Copyright Alternative in Small-Claims Enforcement Act

The Copyright Alternative in Small-Claims Enforcement Act of 2020 establishes a three-officer panel within the U.S. Copyright Office to hear claims for copyright infringement, a declaration of non-infringement and claims for misrepresentations in Digital Millennium Copyright Act takedown notices and counternotices. Parties may not seek more than $30,000 in one proceeding. This small-claims tribunal provides a less expensive and quicker forum for copyright disputes.

Counterfeit Issues

U.S. Customs and Border Protection (CBP) has seized unprecedented levels of counterfeit products at U.S. ports during COVID-19. In fact, last fiscal year, CBP seized 26,503 shipments containing infringing goods.

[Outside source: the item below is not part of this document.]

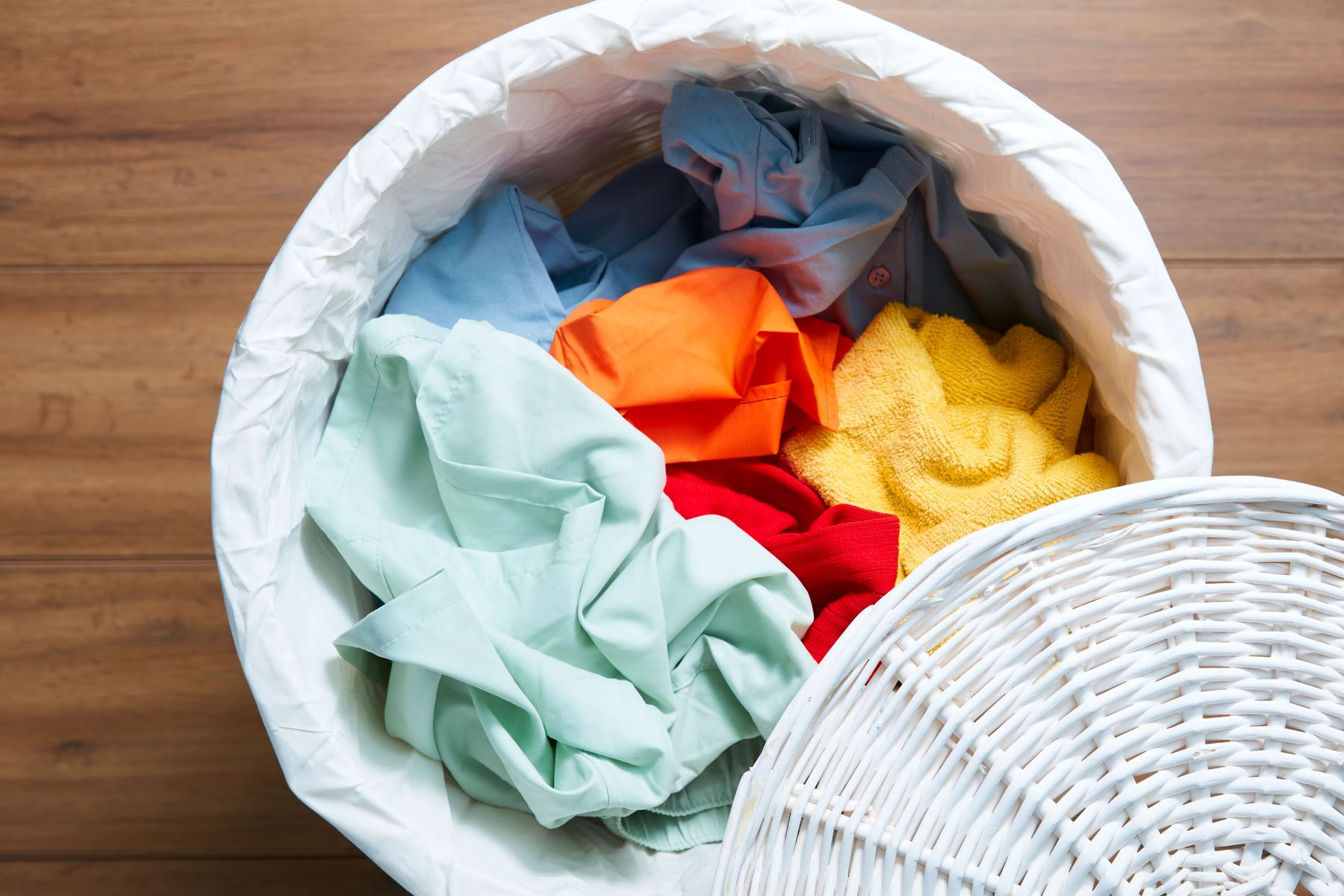 laundry basket filled with coloured fabric and towels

The total estimated value of the seized goods, had they been genuine, was nearly $1.3 billion.

Brands facing a counterfeit issue should consider the following steps:

  1. Conduct an internal brand protection audit to determine key intellectual property.
  2. Register key intellectual property where products are sold, made, assembled and shipped.
  3. Routinely monitor unauthorized use.
  4. Collaborate with industry groups, e-commerce platforms, government agencies and attorneys.
  5. Plan, investigate and prioritize enforcement.
  6. Notify consumers on how they can confirm that the product which they are purchasing comes from a legitimate source.

Takedowns & Safe Harbors

There is bi-partisan support for reforming Section 230 of the Communications Decency Act, which provides a safe harbor for websites that publish third party content. Some conservatives want the reform to restrict platform editorial discretion to create a more favorable arena for their political perspectives. Some progressives want the reform to require platforms to be less hostile toward marginalized groups. It is unclear whether conservatives and progressives will be able to arrive at a mutually agreeable reform.

Privacy Laws

With a patchwork of state laws, Congress is poised to adopt federal privacy legislation in the coming years. In the meantime, California continues to lead the way and recently passed the California Privacy Rights Act, which builds on the already progressive California Consumer Privacy Act.

Cannabis Legalization

Companies in the cannabis industry are increasingly applying apply for federal trademark registrations for goods containing CBD, cannabis and hemp. However, given the Controlled Substances Act and Food, Drug and Cosmetic Act, there are specific limitations that need to be entered for the description of goods, particularly to clarify that the THC level is below .3 percent on a dry weight basis, and there are even more stringent requirements for consumables like food, drinks and supplements. At the same time, President Biden had pledged to decriminalize marijuana, which suggests that additional, relevant federal laws may be forthcoming.

SAG-AFTRA

While time did not permit coverage of SAG AFTRA updates during the Advertising Law Trends presentation, it is worth noting that SAG-AFTRA issued an all-new 2021 Waiver for Influencer-Produced Sponsored Content pursuant to the Commercial Contract and a standalone 2021 Influencer-Produced Sponsored Content Agreement. The goal of both the Waiver and the Influencer Agreement is to cover content produced by an influencer under the SAG-AFTRA collective bargaining agreement. The release of these documents was a big play by SAG-AFTRA to maintain relevance in an industry that is increasingly dominated by influencer content.